Page MenuHomePhabricator

Create a custom DBT materialization macro
Open, Needs TriagePublic

Description

DBT comes with a number of model materializations, but our common pipeline run pattern is unfortunately not represented in them. Most of Data Platform foundational datasets are produced on well-defined time boundaries. Daily datasets contain only data relevant to the actual date they represent. Weekly datasets contain the 7 days worth of data ending with the dataset date they represent. Ditto for monthly and yearly datasets. The DBT materialization type closest to our usage pattern is the incremental materialization, but it selects time chunks of data starting at the last successful run (whenever that might have been) and ending at the current time, causing dataset results that are up to date but are not bounded by uniform time intervals.

Fortunately, DBT supports user-created custom materializations.

Create a custom DBT materialization that supports our hourly, daily, weekly, monthly and yearly usage patterns through user-provided start and end date/time stamps.
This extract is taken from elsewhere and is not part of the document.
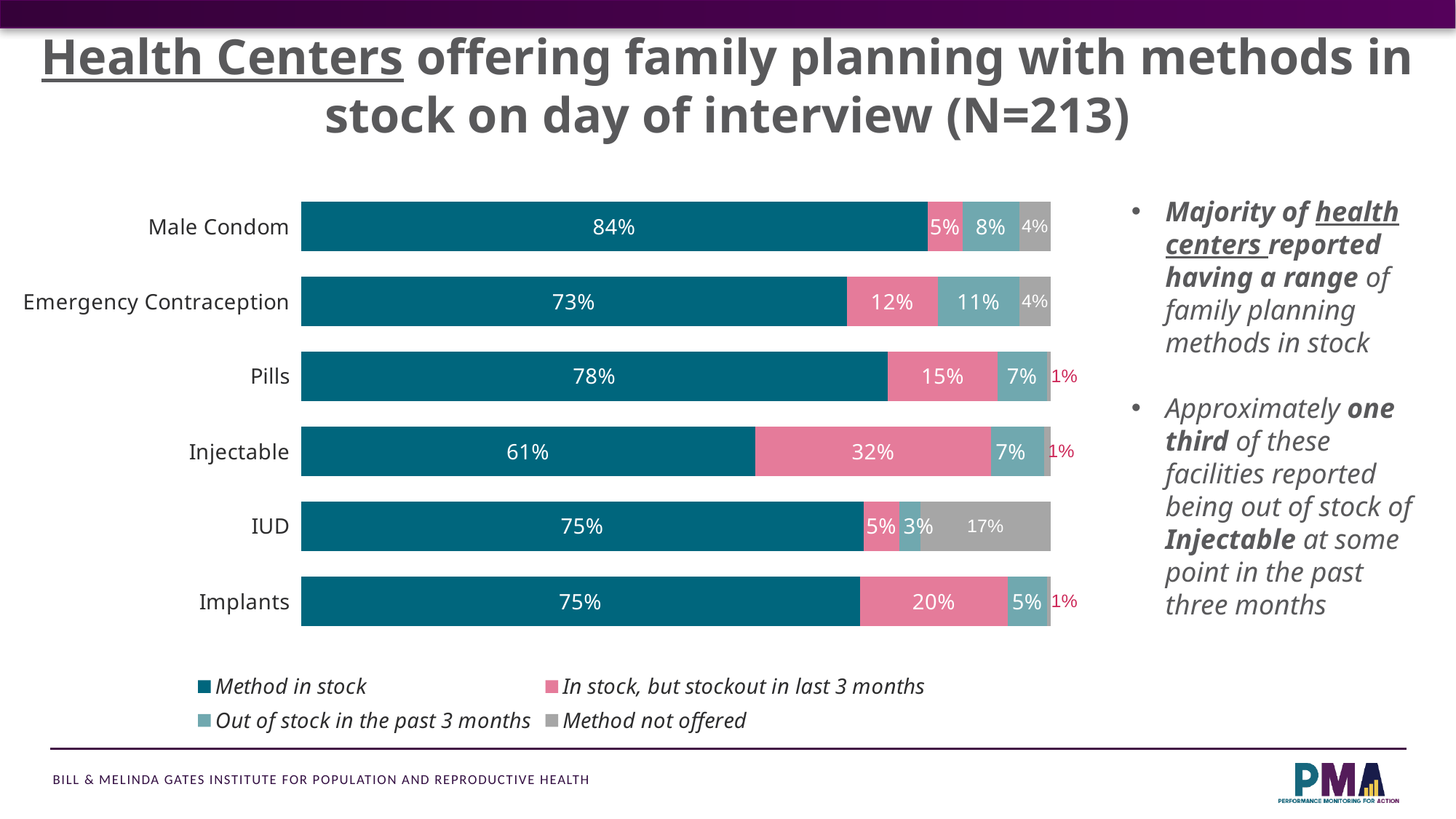
How many series does the legend list? 4 What is the 'In stock, but stockout in last 3 months' value for Implants? 20% What percentage of health centers reported Injectable as 'Method in stock'? 61% What is the 'Method not offered' value for IUD? 17% Which has a higher 'Method in stock' percentage, Pills or Emergency Contraception? Pills What is the 'Out of stock in the past 3 months' value for Emergency Contraception? 11% What type of chart is shown on the slide? Stacked bar chart Which method has the highest 'Method in stock' percentage? Male Condom What is the difference in 'Method in stock' percentage between Male Condom and Injectable? 23 percentage points Which method has the highest 'In stock, but stockout in last 3 months' percentage? Injectable Which method has the lowest 'Method in stock' percentage? Injectable How many family planning methods are shown in the chart? 6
Done is these items provided in dbt-jobs macro library:

  • A custom DBT materialization named wmf_timebound (NOTE: Any better naming suggestions would be very much appreciated)
  • A required materialization configuration key named frequency that accepts values of [hourly, daily, weekly, monthly, yearly]
  • Required execution_date type of variable that functions like end_date in our current pipelines.
  • A way of configuring the handling of the date/time column(s) in the query source. This part will probably be tricky since our datasets vary a lot in how they represent dates - various naming conventions, column types, and dates could sometimes even be broken into multiple columns.

Event Timeline

I just found that dbt has now something called microbatch incremental models that might be just what we are looking for.

They say:

Unlike traditional incremental strategies, microbatch enables you to reprocess failed batches, auto-detect parallel batch execution, and eliminate the need to implement complex conditional logic for backfilling.
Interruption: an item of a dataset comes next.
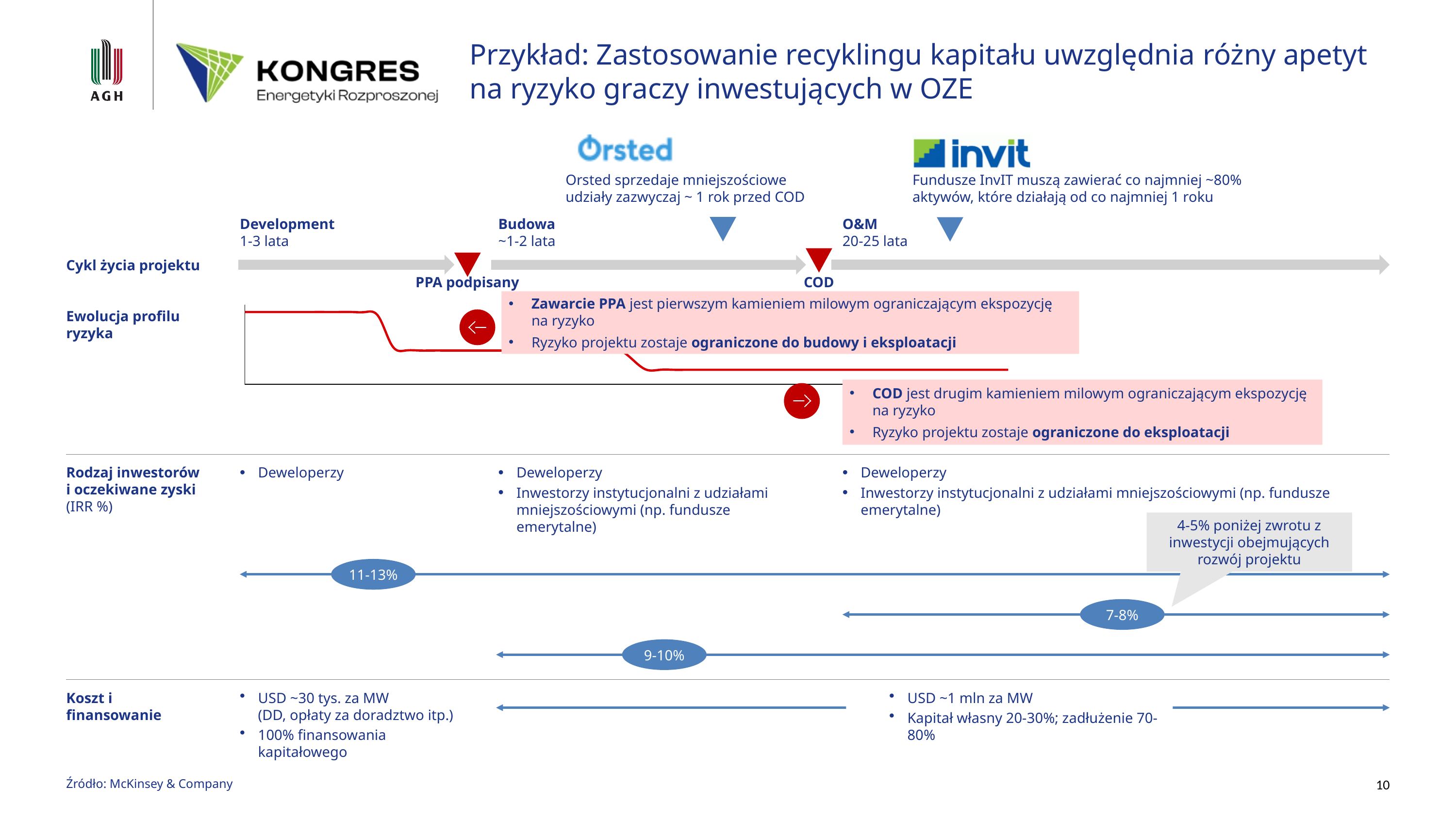
What expected IRR is shown on the arrow that starts at the Budowa phase? 9-10% What kind of chart is used to show 'Ewolucja profilu ryzyka'? line chart Which phase's arrow shows the lowest expected IRR range? O&M (7-8%) In the 'Ewolucja profilu ryzyka' diagram, at which milestone does the red line drop for the second time? COD How many IRR range labels are shown on the arrows in the 'Rodzaj inwestorów i oczekiwane zyski' section? 3 In the 'Ewolucja profilu ryzyka' diagram, at which milestone does the red line first drop? PPA podpisany Which is higher: the IRR range for investors entering at Budowa or at O&M? Budowa (9-10%) What expected IRR is shown on the arrow that starts at the Development phase? 11-13% What expected IRR is shown on the arrow that starts at the O&M phase? 7-8% How many project phases are shown on the 'Cykl życia projektu' timeline? 3 In the 'Ewolucja profilu ryzyka' diagram, does the red risk line rise or fall as the project moves from Development to O&M? fall Which phase's arrow shows the highest expected IRR range? Development (11-13%)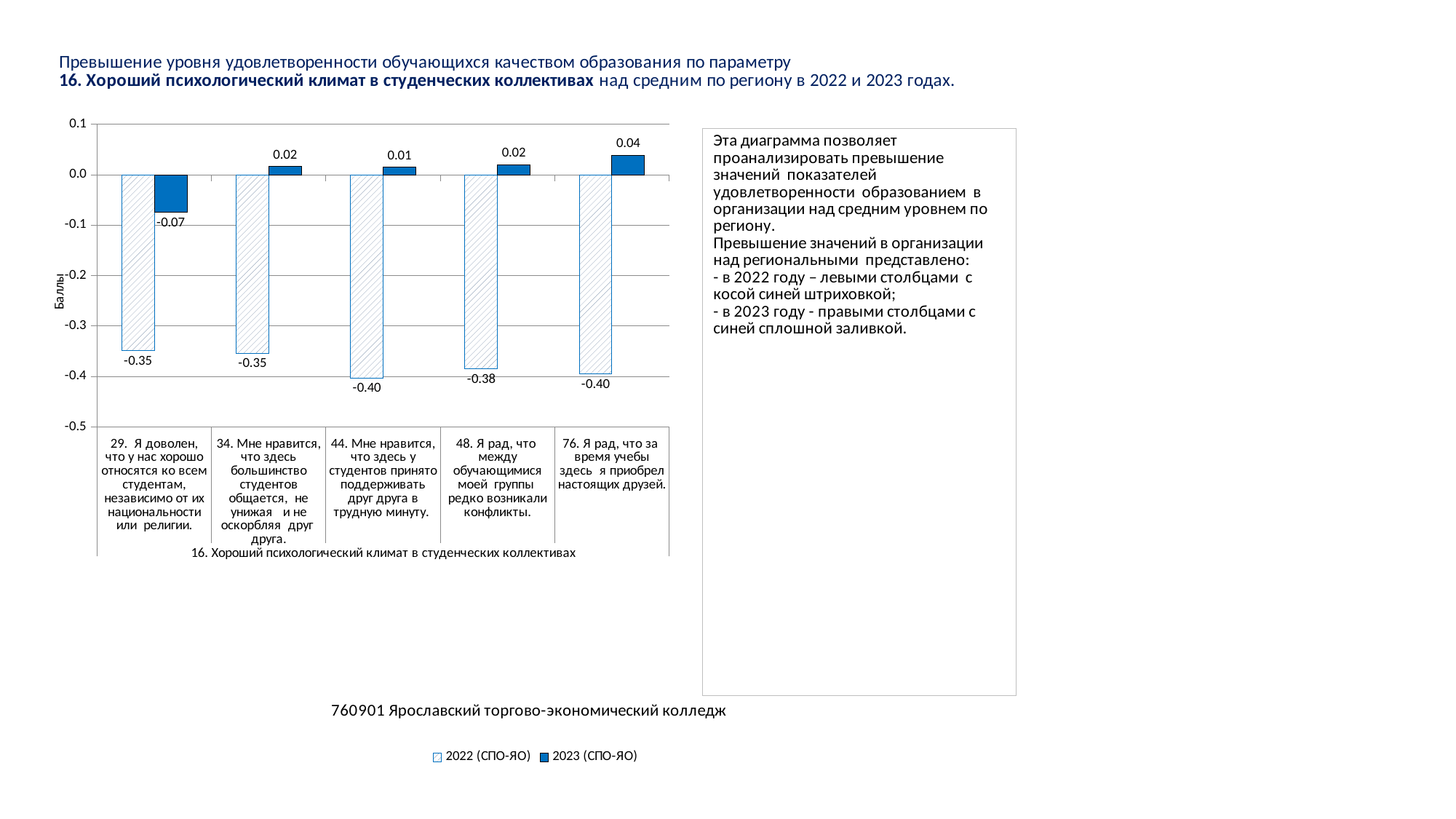
What is the difference between the 2023 (СПО-ЯО) and 2022 (СПО-ЯО) values for item 76 (Я рад, что за время учебы здесь я приобрел настоящих друзей)? 0.44 How many items (categories) are shown on the x axis of the chart? 5 How many series does the chart legend list? 2 What type of chart is shown on the slide? Bar chart What is the value for the 2022 (СПО-ЯО) series for item 29 (Я доволен, что у нас хорошо относятся ко всем студентам...)? -0.35 Which item has the highest value in the 2023 (СПО-ЯО) series? 76. Я рад, что за время учебы здесь я приобрел настоящих друзей. What is the value for the 2022 (СПО-ЯО) series for item 44 (Мне нравится, что здесь у студентов принято поддерживать друг друга в трудную минуту)? -0.40 What is the value for the 2023 (СПО-ЯО) series for item 76 (Я рад, что за время учебы здесь я приобрел настоящих друзей)? 0.04 What is the value for the 2023 (СПО-ЯО) series for item 29 (Я доволен, что у нас хорошо относятся ко всем студентам...)? -0.07 For item 48 (Я рад, что между обучающимися моей группы редко возникали конфликты), which series has the larger value, 2022 (СПО-ЯО) or 2023 (СПО-ЯО)? 2023 (СПО-ЯО) Which item has the lowest value in the 2023 (СПО-ЯО) series? 29. Я доволен, что у нас хорошо относятся ко всем студентам, независимо от их национальности или религии. What is the title of the vertical axis of the chart? Баллы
Maybe we could look at it before writing our custom materialization.

@JMonton-WMF microbatch incremental strategy looks exactly like dbt's answer to the common batching practice we employ. I've read some docs on it just now and it seems like we could easily fit its usage into our common usage patterns, with the caveat that our models would need the event_time column which they sometimes lack unfortunately.
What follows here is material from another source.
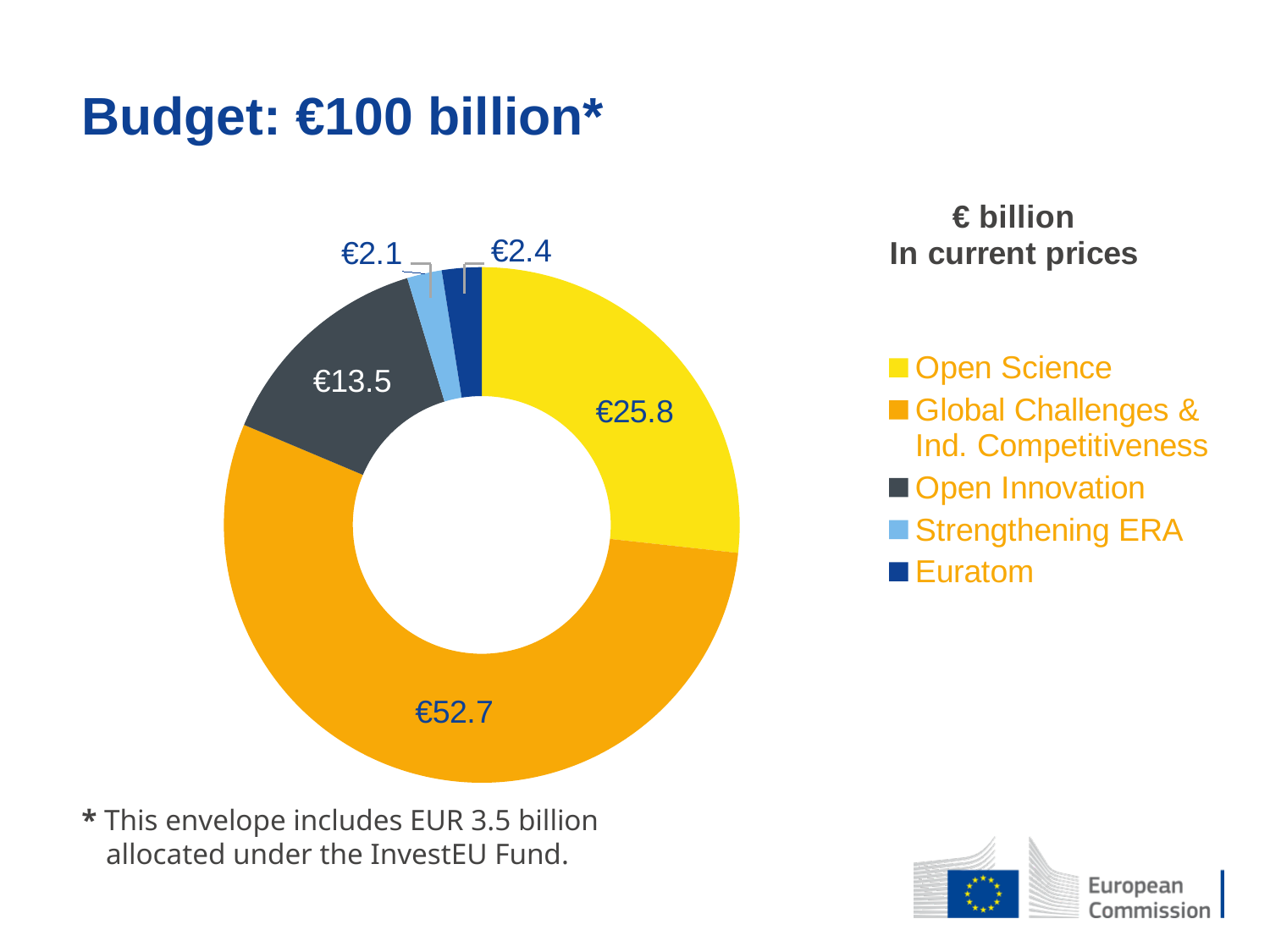
What kind of chart is shown on the slide? doughnut chart What is the difference between Global Challenges & Ind. Competitiveness and Open Science? €26.9 How many categories does the chart show? 5 What is the value for Open Innovation? €13.5 What is the value for Global Challenges & Ind. Competitiveness? €52.7 Which is larger, Euratom or Strengthening ERA? Euratom What is the value for Euratom? €2.4 What is the value for Open Science? €25.8 Which category has the smallest slice? Strengthening ERA What is the difference between Open Science and Open Innovation? €12.3 What is the value for Strengthening ERA? €2.1 Which category has the largest slice? Global Challenges & Ind. Competitiveness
Great find, I think we just might not need to write a new materialization at all!

@JMonton-WMF microbatch incremental strategy looks exactly like dbt's answer to the common batching practice we employ. I've read some docs on it just now and it seems like we could easily fit its usage into our common usage patterns, with the caveat that our models would need the event_time column which they sometimes lack unfortunately.

Great find, I think we just might not need to write a new materialization at all!